Chapter Text
Perseus spun to face her, guard up, but she made no move to grab him.
“You should bow to me boy. After all, soon I will be queen.”
“You should know I have issues with authority.”
Something struck her right in the eye and Triton was baffled to realise it was a paperclip.
A whole paperclip, not the twisted one his brother had used to free himself.
“I will deliver your broken body to Atlantis myself, you insolent...”
Another paperclip bounced off her forehead.
His brother was clearly delirious with dehydration.
And he was going to die.
There was nothing he could do.
Anaklusmos appeared in his brother’s hand, glowing faintly.
Perseus’s face was hardened with anger.
Several streams of water flew towards Perseus, who batted them aside and charged forwards, only to stumble and fall clutching his head.
“You can’t fight me child. I am a daughter of the Ancient Oceans, you cannot face me.”
He yanked at his chains harder than before, desperate to be able to do something, anything, as she stalked towards his brother.
Spiderweb cracks snaked out from where his chains attached to the ceiling.

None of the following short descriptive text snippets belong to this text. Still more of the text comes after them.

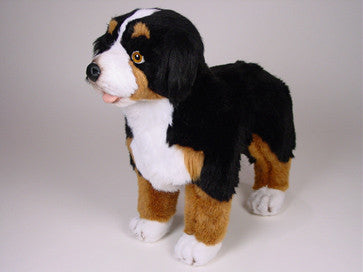 """Shep"" Bernese Mountain Dog"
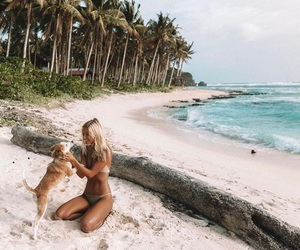 beach, dog, and girl image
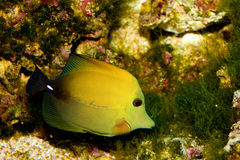 Twotone or Scopas Tang. (Zebrasoma scopas) Fish in Aquarium Stock Image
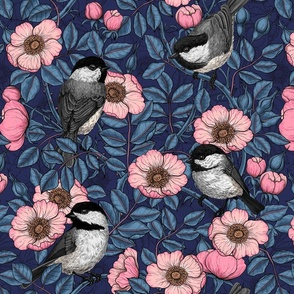 Chickadeed in the wild rose in pink and blue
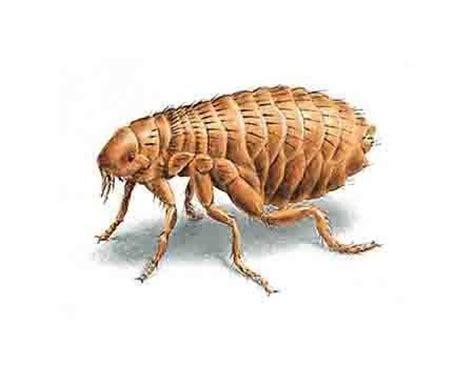 comment se d饕arrasser des fourmis dans une cuisine comment se d 233 barrasser des puces dans une maison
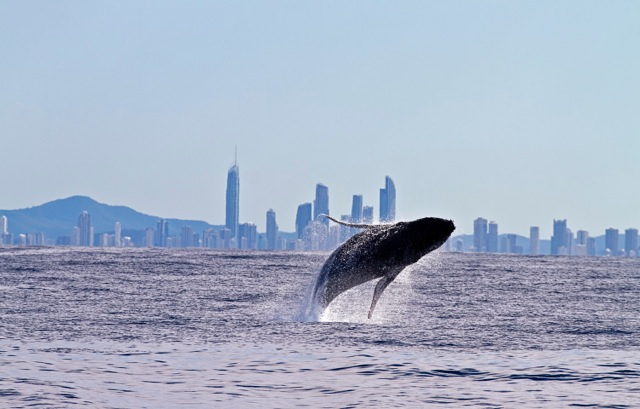 Whale Watching! (Private Boat)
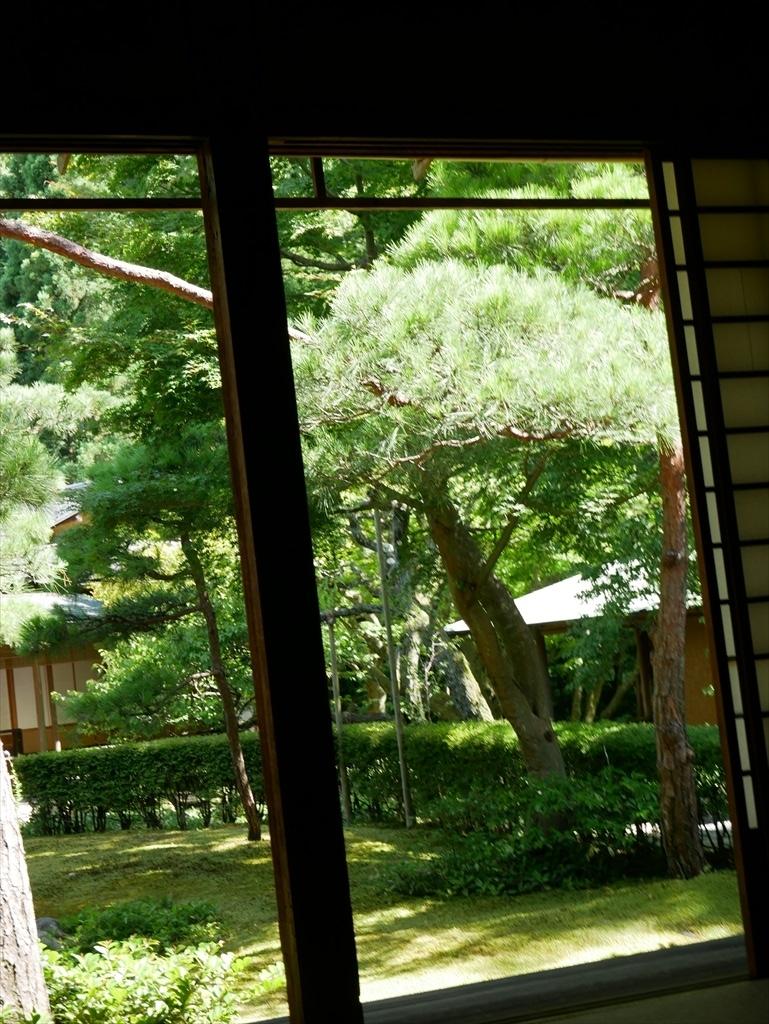 庭園を眺める_4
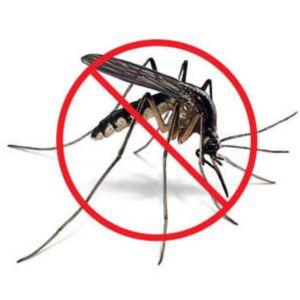Anti-Malarial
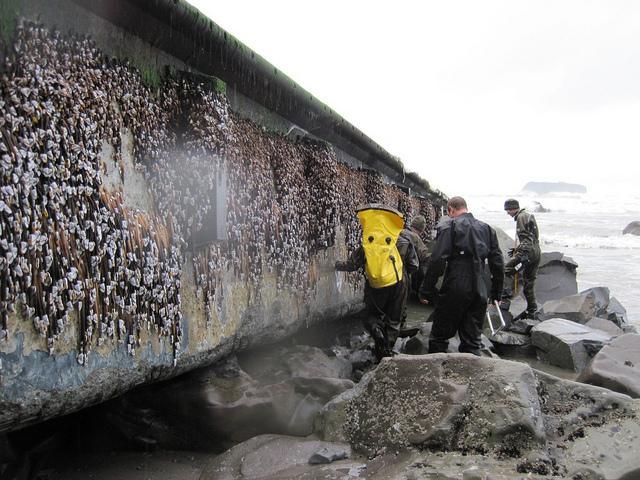 Scientists inspect the marine life clinging to the dock.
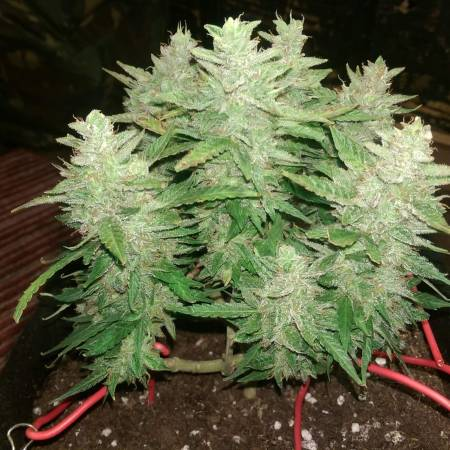 ultra micro auto main line grow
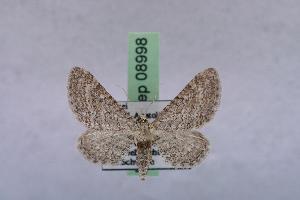 ( - BC ZSM Lep 08998)  @14 [ ] Copyright (2010) Axel Hausmann/Bavarian State Collection of Zoology (ZSM) SNSB, Zoologische Staatssammlung Muenchen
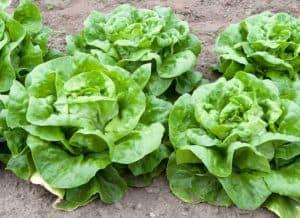 growing butterhead lettuce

Where the streams of water had been redirected.
Ignoring the way the chains bit into his skin he pulled harder.
He had to get free.
She was cupping Percy’s face now, tilting it up by his chin.
“I wasn’t planning on sending your broken body back to Atlantis until tomorrow, but you had to be a pest, didn’t you.”
The cracks widened, but he couldn’t get free, he couldn’t...
Percy sliced upwards with Anaklusmos, and the motion broke her spell.
Ichor and seawater dripped to the floor where the sword made contact, their aunt screamed with pain and rage.
He struggled utterly helpless as his brother dodged attacks and landed several strikes. Unfortunately, his brother was forced backwards, until he was practically against Triton’s tail.
In an ideal world he’d bring his brother behind him and strike true.
Anaklusmos went flying from Percy’s hands, and her hand clasped around his throat, lifting him from the ground.
Choked sounds escaped his brother as he clawed at the hands around his throat, his thrashing legs kicked into air, catching against his tail and her legs with minimal effect.
The kicks slowed, the gasping quietened, and Triton felt the force of a thousand hurricanes restrained by the chains alone. His fangs were bared, he’d rip out her throat if she was foolish enough to come even a step closer.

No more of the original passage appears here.